@Atechhito wrote:
We are trying to semi-isolate sets of extensions on our server using contexts. So lets say we have the following sets of extensions:
100-199 (context=alpha)
200-299 (context=beta)
300-399 (context=gamma)
400-499 (context=delta)We want 100-199 to only be able to call 100-199 and not call the other sets of numbers using the context field. I know this can be done with contexts as I have set it up for a couple sets but for each set I have to edit /etc/asterisk/extensions_custom.conf with its own special context despite it being pretty standardized.
I am wondering if there is a way to give an extension a context, it fails to find a custom defined context for itself (in extensions_custom.conf), so it falls back to some default context that I can standardize. It goes to a "default/fallback" context then I can only allow that extension to call other extensions with the same context. If this is possible then I have a lot of reading to do.

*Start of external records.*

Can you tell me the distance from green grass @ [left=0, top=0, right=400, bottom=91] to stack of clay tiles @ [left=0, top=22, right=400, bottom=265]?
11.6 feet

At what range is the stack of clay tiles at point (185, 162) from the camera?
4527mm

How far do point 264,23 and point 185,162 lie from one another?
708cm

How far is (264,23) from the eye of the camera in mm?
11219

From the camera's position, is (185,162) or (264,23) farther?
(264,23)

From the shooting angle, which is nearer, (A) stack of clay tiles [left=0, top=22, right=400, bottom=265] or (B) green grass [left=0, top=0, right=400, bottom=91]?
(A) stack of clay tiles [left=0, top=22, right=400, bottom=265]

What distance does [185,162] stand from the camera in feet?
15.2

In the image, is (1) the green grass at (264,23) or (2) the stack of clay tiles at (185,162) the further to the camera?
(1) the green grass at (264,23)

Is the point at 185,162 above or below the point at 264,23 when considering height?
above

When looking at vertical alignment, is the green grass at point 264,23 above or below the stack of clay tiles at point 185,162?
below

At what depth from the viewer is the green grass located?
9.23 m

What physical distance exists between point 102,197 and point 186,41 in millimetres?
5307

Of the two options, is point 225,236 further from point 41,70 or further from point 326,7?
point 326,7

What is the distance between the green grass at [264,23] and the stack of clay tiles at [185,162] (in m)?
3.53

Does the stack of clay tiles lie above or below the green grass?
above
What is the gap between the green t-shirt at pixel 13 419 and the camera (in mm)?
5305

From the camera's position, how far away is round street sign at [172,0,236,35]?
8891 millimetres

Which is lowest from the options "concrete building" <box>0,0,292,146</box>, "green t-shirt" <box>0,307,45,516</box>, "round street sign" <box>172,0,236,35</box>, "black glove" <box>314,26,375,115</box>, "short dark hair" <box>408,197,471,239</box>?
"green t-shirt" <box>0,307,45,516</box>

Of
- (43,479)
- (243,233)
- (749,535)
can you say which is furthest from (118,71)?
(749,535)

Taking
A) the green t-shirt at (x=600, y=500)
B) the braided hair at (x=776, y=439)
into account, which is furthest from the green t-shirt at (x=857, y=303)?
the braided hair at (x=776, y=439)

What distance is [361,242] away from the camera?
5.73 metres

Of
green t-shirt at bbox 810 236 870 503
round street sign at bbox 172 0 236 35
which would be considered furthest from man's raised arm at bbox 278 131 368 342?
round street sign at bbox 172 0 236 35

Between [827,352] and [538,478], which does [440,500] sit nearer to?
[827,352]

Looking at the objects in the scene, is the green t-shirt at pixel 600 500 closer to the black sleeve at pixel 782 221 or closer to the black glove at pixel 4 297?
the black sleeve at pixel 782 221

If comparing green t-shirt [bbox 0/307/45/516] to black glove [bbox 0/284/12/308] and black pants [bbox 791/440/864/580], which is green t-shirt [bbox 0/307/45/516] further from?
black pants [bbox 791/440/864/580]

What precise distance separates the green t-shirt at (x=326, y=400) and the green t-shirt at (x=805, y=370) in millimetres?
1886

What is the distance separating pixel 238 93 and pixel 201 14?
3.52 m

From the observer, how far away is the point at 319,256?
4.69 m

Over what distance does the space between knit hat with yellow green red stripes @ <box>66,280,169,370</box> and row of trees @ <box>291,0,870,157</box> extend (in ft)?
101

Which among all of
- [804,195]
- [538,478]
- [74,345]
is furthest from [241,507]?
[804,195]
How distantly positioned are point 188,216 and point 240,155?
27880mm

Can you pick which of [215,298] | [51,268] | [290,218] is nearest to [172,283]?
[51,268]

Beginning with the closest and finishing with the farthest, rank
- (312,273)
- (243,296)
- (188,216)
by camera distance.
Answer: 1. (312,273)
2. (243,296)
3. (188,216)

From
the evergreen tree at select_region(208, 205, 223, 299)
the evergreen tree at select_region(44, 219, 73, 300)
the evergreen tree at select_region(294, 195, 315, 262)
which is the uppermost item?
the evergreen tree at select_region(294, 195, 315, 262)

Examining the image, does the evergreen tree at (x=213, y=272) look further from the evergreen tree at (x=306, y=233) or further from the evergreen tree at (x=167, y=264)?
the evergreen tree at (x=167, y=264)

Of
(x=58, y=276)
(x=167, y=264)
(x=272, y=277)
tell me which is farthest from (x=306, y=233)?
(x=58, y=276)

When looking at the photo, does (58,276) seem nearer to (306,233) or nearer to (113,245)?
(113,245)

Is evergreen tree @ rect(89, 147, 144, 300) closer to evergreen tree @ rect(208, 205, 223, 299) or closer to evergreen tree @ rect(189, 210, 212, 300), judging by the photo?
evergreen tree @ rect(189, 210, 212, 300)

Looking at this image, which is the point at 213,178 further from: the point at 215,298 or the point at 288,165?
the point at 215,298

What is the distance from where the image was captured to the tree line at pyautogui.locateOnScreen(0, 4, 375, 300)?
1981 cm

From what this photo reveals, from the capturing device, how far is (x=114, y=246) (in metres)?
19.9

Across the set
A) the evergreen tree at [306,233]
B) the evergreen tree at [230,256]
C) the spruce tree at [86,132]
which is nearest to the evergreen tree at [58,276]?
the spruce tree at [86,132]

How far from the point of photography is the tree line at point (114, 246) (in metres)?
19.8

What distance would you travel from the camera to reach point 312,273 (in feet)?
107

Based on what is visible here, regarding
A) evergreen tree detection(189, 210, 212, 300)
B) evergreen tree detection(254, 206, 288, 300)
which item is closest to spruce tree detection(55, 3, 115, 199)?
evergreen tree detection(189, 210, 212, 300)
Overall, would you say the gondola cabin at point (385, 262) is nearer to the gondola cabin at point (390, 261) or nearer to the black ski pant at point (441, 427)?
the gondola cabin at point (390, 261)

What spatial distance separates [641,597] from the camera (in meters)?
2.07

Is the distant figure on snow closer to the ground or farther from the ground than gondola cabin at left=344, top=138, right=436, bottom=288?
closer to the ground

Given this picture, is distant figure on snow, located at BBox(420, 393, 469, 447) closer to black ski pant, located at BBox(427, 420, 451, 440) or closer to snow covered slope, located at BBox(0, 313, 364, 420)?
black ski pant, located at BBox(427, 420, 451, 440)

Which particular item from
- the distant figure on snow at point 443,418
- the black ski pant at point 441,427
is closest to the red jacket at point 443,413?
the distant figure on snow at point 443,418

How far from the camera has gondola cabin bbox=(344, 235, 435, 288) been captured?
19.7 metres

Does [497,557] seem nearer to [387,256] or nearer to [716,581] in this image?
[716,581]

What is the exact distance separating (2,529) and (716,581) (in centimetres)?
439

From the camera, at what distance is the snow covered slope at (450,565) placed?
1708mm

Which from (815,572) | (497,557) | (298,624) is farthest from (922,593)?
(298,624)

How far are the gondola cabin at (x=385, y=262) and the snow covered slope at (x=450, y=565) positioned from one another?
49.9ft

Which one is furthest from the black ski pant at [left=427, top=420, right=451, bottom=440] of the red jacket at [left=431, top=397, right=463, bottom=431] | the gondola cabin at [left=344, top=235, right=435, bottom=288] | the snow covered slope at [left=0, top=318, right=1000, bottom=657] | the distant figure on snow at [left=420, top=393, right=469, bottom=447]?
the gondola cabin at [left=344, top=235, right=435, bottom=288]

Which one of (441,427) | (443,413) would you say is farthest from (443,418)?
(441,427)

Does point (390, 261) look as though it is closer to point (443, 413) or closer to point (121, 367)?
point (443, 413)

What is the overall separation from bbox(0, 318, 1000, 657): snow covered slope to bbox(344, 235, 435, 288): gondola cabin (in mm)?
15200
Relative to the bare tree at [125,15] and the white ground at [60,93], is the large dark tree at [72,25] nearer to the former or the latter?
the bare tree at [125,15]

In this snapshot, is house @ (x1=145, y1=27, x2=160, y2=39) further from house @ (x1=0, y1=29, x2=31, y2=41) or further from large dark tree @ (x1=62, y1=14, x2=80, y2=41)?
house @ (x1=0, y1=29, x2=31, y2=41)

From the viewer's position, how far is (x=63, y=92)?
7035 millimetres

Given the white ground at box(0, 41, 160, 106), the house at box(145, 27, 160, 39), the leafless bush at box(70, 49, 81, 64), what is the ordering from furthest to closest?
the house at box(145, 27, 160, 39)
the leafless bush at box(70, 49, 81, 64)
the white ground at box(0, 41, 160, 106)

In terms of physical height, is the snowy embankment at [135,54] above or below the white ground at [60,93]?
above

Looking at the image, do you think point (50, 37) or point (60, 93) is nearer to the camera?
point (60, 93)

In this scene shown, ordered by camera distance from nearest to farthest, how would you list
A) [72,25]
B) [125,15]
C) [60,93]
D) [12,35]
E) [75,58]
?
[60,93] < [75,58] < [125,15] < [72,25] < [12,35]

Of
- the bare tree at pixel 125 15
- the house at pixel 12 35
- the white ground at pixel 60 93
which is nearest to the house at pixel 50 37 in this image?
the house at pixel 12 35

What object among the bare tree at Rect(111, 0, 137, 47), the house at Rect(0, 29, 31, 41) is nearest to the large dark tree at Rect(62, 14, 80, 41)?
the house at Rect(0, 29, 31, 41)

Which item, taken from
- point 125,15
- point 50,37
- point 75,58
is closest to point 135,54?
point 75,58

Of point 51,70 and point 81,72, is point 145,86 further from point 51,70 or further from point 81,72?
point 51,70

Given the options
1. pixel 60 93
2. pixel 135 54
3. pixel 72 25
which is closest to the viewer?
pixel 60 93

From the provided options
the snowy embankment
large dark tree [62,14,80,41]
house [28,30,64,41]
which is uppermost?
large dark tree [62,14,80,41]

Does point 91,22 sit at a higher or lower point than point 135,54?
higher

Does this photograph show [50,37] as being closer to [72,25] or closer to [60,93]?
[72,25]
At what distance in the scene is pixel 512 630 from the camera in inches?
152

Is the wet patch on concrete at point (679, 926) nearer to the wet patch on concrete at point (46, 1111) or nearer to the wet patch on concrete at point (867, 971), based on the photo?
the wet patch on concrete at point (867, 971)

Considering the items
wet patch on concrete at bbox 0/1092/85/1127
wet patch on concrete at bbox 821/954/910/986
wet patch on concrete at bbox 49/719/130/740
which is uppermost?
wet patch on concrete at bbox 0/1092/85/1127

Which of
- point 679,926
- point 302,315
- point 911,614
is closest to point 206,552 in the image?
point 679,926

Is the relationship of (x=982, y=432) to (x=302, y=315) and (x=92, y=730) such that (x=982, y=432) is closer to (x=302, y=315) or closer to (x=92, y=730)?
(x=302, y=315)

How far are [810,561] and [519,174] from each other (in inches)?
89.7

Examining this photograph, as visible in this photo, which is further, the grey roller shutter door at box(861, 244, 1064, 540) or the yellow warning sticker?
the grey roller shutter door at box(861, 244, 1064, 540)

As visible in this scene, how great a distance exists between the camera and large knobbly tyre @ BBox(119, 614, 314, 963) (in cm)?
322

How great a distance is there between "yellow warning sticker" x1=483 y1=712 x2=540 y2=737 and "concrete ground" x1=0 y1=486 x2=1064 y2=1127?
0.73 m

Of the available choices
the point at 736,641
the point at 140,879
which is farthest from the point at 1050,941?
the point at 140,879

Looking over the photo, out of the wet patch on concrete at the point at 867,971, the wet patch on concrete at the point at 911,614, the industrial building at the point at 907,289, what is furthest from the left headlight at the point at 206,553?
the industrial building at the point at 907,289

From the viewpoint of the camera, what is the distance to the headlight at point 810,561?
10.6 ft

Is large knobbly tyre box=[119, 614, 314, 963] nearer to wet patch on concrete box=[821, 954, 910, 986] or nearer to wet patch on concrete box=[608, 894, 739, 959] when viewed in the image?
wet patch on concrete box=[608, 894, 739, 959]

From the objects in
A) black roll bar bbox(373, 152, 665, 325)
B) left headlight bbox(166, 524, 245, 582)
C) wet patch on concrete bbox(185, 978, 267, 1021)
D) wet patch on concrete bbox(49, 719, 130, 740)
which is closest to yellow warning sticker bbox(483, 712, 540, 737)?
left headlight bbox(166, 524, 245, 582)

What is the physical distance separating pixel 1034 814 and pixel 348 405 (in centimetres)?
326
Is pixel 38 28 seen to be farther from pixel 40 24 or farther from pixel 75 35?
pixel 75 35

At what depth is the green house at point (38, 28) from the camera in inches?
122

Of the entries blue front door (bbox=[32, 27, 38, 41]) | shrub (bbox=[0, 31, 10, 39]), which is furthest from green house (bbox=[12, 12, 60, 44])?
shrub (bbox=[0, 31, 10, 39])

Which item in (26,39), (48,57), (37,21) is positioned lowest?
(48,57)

This is how I am thinking it would work:
- Ext 100 using context alpha calls ext 125
- Server checks for context alpha in extensions_custom.conf
- Server does not find context alpha defined so it falls back to a default context
- Server uses default context and sees that ext 125 has same context so it connects
- Ext 100 using context alpha calls ext 212
- Server checks for context alpha in extensions_custom.conf
- Server does not find context alpha defined so it falls back to a default context
- Server uses default context and sees that ext 212 has a different context so it hangsup in error
I hope this is making sense so far. I'm used to some other types of programming but asterisk is quite new to me.